◆ TASK REQUIREMENTS ◆
Repeat exactly, and only, the lines from the one containing "Would the knee" through the end of the records.

◆ DATASET ENTRIES ◆
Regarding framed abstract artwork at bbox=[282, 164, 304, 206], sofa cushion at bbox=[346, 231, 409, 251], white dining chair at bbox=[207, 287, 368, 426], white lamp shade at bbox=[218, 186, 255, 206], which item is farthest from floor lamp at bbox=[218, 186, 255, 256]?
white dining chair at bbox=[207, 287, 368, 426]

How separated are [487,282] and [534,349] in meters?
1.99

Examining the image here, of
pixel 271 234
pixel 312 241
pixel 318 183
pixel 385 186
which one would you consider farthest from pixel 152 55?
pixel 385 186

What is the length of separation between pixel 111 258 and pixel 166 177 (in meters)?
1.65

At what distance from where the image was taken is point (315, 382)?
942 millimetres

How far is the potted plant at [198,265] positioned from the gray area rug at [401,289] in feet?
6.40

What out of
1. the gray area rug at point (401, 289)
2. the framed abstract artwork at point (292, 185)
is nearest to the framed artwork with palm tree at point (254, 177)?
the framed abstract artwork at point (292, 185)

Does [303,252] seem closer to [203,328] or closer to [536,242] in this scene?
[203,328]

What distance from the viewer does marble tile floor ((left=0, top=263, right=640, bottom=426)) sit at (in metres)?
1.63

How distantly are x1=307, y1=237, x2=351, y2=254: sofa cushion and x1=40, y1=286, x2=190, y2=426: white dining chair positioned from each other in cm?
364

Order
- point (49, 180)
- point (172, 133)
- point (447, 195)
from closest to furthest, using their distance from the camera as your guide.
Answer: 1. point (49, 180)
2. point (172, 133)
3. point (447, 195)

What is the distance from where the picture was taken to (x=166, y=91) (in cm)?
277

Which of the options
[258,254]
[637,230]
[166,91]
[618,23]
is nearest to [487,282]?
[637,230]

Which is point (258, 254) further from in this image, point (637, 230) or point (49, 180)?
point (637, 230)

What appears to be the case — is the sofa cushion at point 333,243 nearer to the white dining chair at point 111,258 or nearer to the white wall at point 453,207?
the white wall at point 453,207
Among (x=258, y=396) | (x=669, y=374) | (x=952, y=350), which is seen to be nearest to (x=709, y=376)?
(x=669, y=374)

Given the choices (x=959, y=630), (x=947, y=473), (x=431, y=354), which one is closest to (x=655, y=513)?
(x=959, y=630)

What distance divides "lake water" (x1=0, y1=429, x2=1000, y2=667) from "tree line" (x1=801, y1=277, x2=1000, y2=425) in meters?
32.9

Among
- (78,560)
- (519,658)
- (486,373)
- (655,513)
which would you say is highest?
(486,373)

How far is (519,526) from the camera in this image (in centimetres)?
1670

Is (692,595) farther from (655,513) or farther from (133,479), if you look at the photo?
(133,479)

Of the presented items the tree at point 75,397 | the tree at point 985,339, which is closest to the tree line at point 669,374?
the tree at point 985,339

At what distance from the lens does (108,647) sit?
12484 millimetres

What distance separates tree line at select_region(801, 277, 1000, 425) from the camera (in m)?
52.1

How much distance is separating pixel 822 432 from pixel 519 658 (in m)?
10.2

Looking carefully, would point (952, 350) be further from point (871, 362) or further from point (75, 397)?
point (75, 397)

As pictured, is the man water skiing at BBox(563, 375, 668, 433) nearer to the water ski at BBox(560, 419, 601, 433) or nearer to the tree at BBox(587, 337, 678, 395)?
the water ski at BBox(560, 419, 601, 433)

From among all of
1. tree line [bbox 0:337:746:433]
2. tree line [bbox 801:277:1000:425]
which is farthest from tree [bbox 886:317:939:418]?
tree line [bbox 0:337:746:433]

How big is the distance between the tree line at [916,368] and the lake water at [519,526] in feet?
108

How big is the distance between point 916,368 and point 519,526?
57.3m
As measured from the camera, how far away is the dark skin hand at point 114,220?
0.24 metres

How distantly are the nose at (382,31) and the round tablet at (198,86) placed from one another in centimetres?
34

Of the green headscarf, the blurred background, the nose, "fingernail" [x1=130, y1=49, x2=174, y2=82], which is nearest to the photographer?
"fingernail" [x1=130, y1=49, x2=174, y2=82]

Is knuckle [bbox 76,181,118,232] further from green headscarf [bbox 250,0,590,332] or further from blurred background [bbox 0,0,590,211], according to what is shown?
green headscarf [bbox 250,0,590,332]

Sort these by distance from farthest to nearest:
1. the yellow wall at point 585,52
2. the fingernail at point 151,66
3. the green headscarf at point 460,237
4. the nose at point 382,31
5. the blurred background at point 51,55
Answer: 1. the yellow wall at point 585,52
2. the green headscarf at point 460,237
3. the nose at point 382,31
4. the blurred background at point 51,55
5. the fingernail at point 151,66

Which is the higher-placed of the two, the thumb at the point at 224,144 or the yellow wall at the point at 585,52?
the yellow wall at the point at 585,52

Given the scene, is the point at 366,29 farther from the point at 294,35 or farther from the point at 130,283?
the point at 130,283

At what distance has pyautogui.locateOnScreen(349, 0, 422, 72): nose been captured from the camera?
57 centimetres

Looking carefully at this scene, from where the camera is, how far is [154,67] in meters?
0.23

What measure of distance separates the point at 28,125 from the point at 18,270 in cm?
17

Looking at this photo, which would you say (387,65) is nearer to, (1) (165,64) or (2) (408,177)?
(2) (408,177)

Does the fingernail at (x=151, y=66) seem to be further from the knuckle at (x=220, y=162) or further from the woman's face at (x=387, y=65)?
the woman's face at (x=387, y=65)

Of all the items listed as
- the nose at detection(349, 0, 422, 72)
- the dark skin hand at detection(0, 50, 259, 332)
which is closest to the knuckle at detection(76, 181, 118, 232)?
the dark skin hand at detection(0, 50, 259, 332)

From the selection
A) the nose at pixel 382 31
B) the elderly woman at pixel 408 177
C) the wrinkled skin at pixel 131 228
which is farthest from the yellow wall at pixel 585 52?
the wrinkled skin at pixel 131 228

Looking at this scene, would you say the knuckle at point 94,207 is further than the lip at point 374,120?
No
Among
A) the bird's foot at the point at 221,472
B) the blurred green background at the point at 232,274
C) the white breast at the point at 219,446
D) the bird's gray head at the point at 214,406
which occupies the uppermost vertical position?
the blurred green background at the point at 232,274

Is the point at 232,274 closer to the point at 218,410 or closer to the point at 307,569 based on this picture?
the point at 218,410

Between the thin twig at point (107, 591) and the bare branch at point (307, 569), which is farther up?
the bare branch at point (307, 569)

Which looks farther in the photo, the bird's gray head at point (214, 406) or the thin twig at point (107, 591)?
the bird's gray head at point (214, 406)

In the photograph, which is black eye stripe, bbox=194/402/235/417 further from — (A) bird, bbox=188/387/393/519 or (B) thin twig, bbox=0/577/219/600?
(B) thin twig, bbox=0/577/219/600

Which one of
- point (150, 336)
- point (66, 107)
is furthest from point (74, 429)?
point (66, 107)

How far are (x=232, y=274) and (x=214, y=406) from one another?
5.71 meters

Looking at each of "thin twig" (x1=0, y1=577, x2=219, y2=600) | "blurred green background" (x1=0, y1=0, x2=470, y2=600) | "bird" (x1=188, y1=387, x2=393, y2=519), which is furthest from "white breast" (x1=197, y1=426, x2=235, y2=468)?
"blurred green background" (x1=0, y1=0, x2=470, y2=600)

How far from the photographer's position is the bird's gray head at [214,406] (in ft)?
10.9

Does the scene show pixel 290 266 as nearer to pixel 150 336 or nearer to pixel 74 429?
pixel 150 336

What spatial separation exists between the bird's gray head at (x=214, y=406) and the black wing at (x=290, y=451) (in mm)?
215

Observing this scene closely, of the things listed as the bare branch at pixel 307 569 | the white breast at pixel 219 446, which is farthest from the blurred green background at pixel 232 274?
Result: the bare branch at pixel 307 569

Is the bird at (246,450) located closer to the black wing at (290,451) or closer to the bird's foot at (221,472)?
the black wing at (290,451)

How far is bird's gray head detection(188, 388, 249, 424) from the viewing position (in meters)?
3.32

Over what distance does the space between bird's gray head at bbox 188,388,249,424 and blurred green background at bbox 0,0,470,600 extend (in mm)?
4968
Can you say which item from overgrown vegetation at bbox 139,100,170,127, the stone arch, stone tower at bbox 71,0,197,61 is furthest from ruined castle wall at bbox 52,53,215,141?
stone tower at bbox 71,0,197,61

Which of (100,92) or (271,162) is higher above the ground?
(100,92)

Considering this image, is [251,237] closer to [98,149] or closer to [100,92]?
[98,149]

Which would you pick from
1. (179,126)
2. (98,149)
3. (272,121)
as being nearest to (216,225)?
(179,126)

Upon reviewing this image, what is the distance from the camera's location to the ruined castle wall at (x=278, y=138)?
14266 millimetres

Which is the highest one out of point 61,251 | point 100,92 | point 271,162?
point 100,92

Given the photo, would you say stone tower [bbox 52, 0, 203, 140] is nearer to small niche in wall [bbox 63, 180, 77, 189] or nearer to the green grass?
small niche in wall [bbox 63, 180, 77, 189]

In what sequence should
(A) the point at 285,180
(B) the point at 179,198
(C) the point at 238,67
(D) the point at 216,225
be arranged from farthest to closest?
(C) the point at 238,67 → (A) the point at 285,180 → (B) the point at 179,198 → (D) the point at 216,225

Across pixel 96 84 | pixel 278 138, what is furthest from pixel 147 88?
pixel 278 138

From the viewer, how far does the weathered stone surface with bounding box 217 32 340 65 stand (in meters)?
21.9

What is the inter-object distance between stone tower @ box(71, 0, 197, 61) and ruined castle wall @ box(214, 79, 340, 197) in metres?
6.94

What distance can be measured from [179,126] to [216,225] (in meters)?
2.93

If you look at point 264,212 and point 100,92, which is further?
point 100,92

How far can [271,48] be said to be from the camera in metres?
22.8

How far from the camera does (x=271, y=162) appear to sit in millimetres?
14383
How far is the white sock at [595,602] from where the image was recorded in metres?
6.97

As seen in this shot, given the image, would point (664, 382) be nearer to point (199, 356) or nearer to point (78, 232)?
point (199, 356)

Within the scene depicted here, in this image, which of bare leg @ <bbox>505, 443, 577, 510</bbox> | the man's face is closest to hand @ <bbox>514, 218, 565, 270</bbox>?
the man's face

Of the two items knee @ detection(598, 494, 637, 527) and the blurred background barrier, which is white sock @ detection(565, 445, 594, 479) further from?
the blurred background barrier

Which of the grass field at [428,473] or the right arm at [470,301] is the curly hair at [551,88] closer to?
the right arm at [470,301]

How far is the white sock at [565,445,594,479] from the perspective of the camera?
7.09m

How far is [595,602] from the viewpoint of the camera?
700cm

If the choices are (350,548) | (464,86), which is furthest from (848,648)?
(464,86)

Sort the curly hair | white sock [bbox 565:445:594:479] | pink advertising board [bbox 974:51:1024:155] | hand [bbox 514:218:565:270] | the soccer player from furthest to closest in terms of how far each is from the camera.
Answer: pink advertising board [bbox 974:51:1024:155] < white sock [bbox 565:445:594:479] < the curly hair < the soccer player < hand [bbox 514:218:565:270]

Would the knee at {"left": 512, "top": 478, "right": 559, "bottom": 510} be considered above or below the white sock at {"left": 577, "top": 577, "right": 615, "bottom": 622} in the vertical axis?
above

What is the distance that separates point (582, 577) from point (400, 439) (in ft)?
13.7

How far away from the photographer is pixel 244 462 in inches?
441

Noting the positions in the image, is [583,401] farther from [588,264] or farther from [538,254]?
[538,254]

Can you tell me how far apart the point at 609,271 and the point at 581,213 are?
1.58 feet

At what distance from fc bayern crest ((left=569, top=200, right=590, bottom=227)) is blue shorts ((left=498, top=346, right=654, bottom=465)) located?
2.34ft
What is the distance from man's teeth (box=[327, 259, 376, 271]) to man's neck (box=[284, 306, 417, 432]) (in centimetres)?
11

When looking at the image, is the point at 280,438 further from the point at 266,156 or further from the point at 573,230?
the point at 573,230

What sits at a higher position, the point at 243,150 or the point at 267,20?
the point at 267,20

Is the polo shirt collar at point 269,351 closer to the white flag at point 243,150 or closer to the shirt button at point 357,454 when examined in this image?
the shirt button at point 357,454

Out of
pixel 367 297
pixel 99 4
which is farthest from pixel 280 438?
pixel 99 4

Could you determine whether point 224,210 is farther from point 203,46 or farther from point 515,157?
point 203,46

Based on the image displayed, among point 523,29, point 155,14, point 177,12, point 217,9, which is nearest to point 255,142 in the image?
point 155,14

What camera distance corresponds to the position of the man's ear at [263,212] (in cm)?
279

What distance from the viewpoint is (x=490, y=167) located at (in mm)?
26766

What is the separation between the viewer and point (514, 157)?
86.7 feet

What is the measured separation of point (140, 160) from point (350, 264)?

◆ WRITTEN SOLUTION ◆
Would the knee at {"left": 512, "top": 478, "right": 559, "bottom": 510} be considered above or below the white sock at {"left": 577, "top": 577, "right": 615, "bottom": 622} in the vertical axis?
above

What is the distance that separates point (582, 577) from point (400, 439) (in ft)?
13.7

How far away from the photographer is pixel 244 462 in inches?
441

Noting the positions in the image, is [583,401] farther from [588,264] or farther from [538,254]?
[538,254]

Can you tell me how far apart the point at 609,271 and the point at 581,213 are?
1.58 feet

At what distance from fc bayern crest ((left=569, top=200, right=590, bottom=227)) is blue shorts ((left=498, top=346, right=654, bottom=465)) located?
2.34ft
What is the distance from man's teeth (box=[327, 259, 376, 271]) to man's neck (box=[284, 306, 417, 432]) (in centimetres)?
11

When looking at the image, is the point at 280,438 further from the point at 266,156 or further from the point at 573,230?
the point at 573,230

What sits at a higher position, the point at 243,150 or the point at 267,20?
the point at 267,20

Is the polo shirt collar at point 269,351 closer to the white flag at point 243,150 or closer to the shirt button at point 357,454 when examined in this image?
the shirt button at point 357,454

Out of
pixel 367 297
pixel 99 4
which is farthest from pixel 280 438?
pixel 99 4

Could you determine whether point 224,210 is farther from point 203,46 or farther from point 515,157?
point 203,46

Based on the image displayed, among point 523,29, point 155,14, point 177,12, point 217,9, which is nearest to point 255,142 in the image?
point 155,14

What camera distance corresponds to the position of the man's ear at [263,212] (in cm)?
279

What distance from the viewpoint is (x=490, y=167) located at (in mm)?
26766

What is the separation between the viewer and point (514, 157)?
86.7 feet

What is the measured separation of point (140, 160) from point (350, 264)?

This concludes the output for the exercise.